As observed in Table 2, Table 3 and Table 4, the hazard ratios estimated in the PP analyses showed a more remarkable risk reduction among metformin (+) than those estimated from their corresponding ITT analyses, suggesting that adherence to metformin treatment resulted in more favorable protection.

4. Discussion

4.1. Main Findings

This population-based observational study first investigated the risk of MM with regard to metformin exposure in an Asian population with type 2 diabetes mellitus. A significant risk reduction of 30% in metformin (+) subjects in the ITT analysis and a risk reduction of 65% in the PP analysis (Table 2) were noted. The risk reduction among metformin (+) was supported by subgroup analyses (Table 3) and sensitivity analyses (Table 4). The risk reduction in metformin (+) was more remarkable in the PP analyses than in the ITT analyses in all analyses (Table 2, Table 3 and Table 4).
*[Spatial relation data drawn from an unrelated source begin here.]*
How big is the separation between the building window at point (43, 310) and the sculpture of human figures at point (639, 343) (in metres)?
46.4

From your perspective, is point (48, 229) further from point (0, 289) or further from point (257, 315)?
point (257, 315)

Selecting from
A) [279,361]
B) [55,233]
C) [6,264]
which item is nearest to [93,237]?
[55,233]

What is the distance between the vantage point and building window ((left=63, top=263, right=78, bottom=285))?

4.2. Findings in Earlier Studies

The findings of the present study supported a preventive role of metformin in the development of MM, as observed in a previous study conducted on male US military veterans that showed a reduced risk of progression of premyeloma stage to MM [19]. However, the generalizability of the USA study was limited because it was not a population-based study, involved mainly male patients with diabetes (98%), and metformin use was defined as a use of 4 years or longer [19]. The investigators estimated an adjusted hazard ratio of 0.47 (95% confidence interval: 0.25–0.87) [19], which was close to the PS-weighted hazard ratio of 0.425 (95% confidence interval: 0.294–0.616) in the PP analysis for the subgroup of males (Table 3) in our study.
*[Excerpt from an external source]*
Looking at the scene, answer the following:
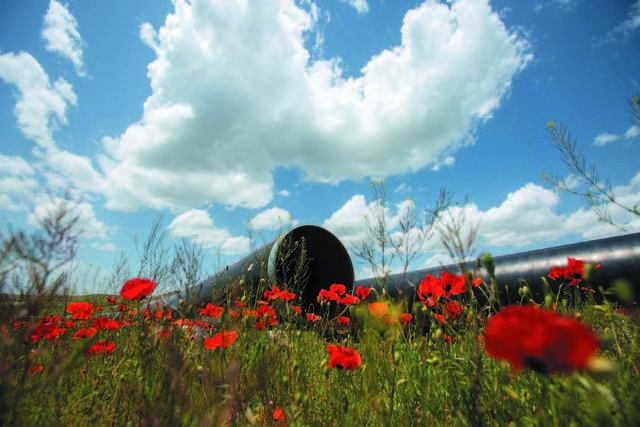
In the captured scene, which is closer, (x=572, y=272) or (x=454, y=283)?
(x=454, y=283)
There are two nested case-control studies that were conducted in the UK [20,21]. One showed a null association between metformin use and the incidence of MGUS [20]. In this study, the investigators used a nested case-control study design and selected 4 controls matched on age, sex, practice site and duration of follow-up for each case of incident MGUS [20]. They estimated odds ratios rather than hazard ratios, and the duration of exposure to metformin was not mentioned. Therefore, whether the time of exposure was sufficient for an effect to occur was not known. Though not significant, a 23% lower risk of MGUS (adjusted odds ratio: 0.77, 95% confidence interval: 0.56–1.05) was associated with metformin use.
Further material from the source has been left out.